Гулкие больничные часы бьют 6 раз. Доктор, держа руку на моем пульсе, шевеля губами, считает удары и вскакивает, на ходу срывая белую шапочку, хватая саквояжик, и тут же садится в больничный УАЗик.
– Доктор! Доктор! – кричу я, выбегая в том, в чем он меня оставил, – а что же сердце?
– Сее-ердце, же-ее-енское сеее-рдце, – поёт доктор и, высунувшись в окно, машет мне фонендоскопом.
Колядки
Деревню Пустошкино накрыло снегом так, что деревня исчезла, будто и не было её вовсе. Снег завалил кривые пустошкинские улочки, спрятал колодцы, залепил окна, да вдобавок, будто в издёвку, спрятал большую ёлку у клуба, превратив её в точную копию почтальонши бабы Маши – конус с крошечной головкой. Снег порвал провода, и Пустошкино погрузилось в приятный полумрак. Снег лежал, будто мех на плечах у красавицы, и, когда взошла луна, заиграл миллионами огней. Маринка, чертыхнувшись, помахала в воздухе пультом, но телевизор без электричества стал просто пустой коробкой. Чего делать-то? Еще и девяти вечера нет, какой сон? Рождество, называется! Маринка на ощупь добралась до сеней, влезла в валенки, сняла дедов тулуп, и была такова.

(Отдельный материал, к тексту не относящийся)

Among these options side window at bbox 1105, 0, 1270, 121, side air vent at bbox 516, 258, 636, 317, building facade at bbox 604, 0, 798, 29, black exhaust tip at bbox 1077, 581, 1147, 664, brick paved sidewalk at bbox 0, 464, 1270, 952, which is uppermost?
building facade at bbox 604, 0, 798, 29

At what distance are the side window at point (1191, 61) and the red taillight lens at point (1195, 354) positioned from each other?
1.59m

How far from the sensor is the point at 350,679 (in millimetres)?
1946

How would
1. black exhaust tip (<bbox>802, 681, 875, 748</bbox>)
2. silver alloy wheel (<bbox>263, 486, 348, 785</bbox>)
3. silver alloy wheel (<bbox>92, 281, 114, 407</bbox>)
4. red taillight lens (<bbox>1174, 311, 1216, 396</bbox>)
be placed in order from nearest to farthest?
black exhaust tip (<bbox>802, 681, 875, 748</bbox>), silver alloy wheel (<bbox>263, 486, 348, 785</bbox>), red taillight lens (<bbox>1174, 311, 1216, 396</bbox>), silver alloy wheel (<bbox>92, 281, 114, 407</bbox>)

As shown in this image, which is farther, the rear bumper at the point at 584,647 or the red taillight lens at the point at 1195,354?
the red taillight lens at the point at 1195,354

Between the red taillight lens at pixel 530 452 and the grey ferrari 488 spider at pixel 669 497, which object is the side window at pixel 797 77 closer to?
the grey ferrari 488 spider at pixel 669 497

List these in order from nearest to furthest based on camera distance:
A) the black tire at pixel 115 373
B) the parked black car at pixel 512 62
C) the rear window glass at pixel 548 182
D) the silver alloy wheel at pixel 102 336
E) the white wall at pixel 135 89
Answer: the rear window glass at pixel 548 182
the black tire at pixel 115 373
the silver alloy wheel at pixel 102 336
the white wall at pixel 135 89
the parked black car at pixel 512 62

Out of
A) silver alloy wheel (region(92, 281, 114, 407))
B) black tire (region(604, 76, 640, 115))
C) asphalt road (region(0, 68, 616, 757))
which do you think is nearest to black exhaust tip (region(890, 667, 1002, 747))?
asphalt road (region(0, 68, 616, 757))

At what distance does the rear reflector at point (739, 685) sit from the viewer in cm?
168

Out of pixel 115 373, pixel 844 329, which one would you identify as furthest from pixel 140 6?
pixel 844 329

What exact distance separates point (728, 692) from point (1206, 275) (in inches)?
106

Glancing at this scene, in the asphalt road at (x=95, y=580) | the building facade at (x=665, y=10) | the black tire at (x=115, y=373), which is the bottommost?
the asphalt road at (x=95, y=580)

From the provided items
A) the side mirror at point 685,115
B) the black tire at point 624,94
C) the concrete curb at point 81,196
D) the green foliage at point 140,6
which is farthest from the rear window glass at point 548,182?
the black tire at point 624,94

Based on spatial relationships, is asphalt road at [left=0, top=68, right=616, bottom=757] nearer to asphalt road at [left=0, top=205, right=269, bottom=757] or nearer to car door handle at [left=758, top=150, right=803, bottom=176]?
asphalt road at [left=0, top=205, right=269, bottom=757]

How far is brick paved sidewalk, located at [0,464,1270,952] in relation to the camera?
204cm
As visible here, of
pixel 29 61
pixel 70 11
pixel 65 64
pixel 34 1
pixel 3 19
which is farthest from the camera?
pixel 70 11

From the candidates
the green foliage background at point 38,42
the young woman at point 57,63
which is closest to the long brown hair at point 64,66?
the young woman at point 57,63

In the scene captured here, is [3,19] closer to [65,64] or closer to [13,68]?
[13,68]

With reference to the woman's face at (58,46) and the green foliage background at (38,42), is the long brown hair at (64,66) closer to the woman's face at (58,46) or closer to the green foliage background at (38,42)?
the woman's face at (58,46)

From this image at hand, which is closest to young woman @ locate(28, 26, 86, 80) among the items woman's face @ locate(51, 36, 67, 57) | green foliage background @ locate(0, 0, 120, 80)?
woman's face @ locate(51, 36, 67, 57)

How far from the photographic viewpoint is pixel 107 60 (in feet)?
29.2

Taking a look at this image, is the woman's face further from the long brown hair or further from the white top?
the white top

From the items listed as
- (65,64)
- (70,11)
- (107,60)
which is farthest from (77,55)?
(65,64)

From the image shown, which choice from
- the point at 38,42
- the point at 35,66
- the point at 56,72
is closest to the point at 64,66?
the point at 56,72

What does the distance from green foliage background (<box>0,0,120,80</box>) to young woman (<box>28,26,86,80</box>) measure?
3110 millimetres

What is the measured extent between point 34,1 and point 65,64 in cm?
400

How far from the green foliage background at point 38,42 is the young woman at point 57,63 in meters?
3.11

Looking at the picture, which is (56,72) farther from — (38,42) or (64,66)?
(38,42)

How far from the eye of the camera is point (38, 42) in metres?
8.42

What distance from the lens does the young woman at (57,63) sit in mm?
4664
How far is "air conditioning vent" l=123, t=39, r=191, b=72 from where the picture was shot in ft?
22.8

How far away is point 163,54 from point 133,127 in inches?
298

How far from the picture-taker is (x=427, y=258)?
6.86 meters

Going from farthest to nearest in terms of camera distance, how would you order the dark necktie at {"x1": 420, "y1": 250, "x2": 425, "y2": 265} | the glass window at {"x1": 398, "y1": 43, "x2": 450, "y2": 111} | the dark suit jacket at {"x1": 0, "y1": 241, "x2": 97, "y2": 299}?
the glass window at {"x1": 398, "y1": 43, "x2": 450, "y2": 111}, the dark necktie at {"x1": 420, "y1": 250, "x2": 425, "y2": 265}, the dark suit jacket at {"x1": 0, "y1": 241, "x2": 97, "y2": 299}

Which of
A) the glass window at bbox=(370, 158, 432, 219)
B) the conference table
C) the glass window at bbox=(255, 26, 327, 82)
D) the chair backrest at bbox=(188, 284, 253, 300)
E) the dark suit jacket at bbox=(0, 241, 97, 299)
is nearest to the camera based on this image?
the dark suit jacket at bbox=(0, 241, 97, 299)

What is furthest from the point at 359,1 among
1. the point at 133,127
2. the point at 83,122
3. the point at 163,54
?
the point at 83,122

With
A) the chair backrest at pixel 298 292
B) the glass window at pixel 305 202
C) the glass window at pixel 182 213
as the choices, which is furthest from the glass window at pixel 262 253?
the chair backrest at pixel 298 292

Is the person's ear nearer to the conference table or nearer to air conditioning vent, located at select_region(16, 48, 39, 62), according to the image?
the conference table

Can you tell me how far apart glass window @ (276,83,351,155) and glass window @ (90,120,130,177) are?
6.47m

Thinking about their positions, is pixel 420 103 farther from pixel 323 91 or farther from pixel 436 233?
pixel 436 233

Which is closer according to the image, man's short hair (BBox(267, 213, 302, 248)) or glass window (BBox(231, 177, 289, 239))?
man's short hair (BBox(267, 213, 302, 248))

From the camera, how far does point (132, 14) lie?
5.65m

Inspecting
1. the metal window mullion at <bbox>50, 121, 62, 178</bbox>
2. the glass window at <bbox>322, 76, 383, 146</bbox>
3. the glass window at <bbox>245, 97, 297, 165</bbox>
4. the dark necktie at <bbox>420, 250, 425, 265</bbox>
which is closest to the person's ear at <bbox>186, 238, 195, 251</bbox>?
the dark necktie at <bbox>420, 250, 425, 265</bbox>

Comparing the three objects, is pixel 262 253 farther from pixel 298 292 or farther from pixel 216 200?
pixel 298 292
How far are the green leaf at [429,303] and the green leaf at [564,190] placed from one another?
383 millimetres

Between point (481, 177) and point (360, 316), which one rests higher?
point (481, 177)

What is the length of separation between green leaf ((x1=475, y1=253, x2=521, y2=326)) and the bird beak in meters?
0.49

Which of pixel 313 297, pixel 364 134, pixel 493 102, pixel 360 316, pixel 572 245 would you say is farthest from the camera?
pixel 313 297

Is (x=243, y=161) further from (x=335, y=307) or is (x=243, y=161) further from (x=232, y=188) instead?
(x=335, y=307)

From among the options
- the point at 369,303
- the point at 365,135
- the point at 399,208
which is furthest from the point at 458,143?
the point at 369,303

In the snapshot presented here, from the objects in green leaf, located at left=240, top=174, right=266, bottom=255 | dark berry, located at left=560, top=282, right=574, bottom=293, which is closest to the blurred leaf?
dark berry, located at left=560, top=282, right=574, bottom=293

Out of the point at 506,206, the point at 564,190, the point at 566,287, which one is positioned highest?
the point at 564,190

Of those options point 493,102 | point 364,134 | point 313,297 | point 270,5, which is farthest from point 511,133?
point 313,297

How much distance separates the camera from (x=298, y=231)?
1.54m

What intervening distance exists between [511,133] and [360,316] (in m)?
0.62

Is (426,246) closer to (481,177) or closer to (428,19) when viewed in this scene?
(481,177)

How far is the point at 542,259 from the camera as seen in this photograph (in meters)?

У Наташки горели красные свечи, купленные в райцентре и воняло благовониями. Маринка ввалилась к ней и сказала, – пошли колядовать! Наташка помотала головой, – в деревне чужих нет, а к нашим не пойду. Темный народ, обычаи не уважают! В прошлый раз, помнишь? Маринка помнила ухват, пущенный в них глухой бабкой Катей, но сделала вид, что не помнит. Пойдем, Анжелка с города приехала, у нее петарды есть, если что. Анжелка лежала на печи, смотрела клипы на смартфоне, и колядовать была не готова. Пойдем, ты чё? – Маринка потянула Анжелку за ногу, – чё, в городе не посмотришь?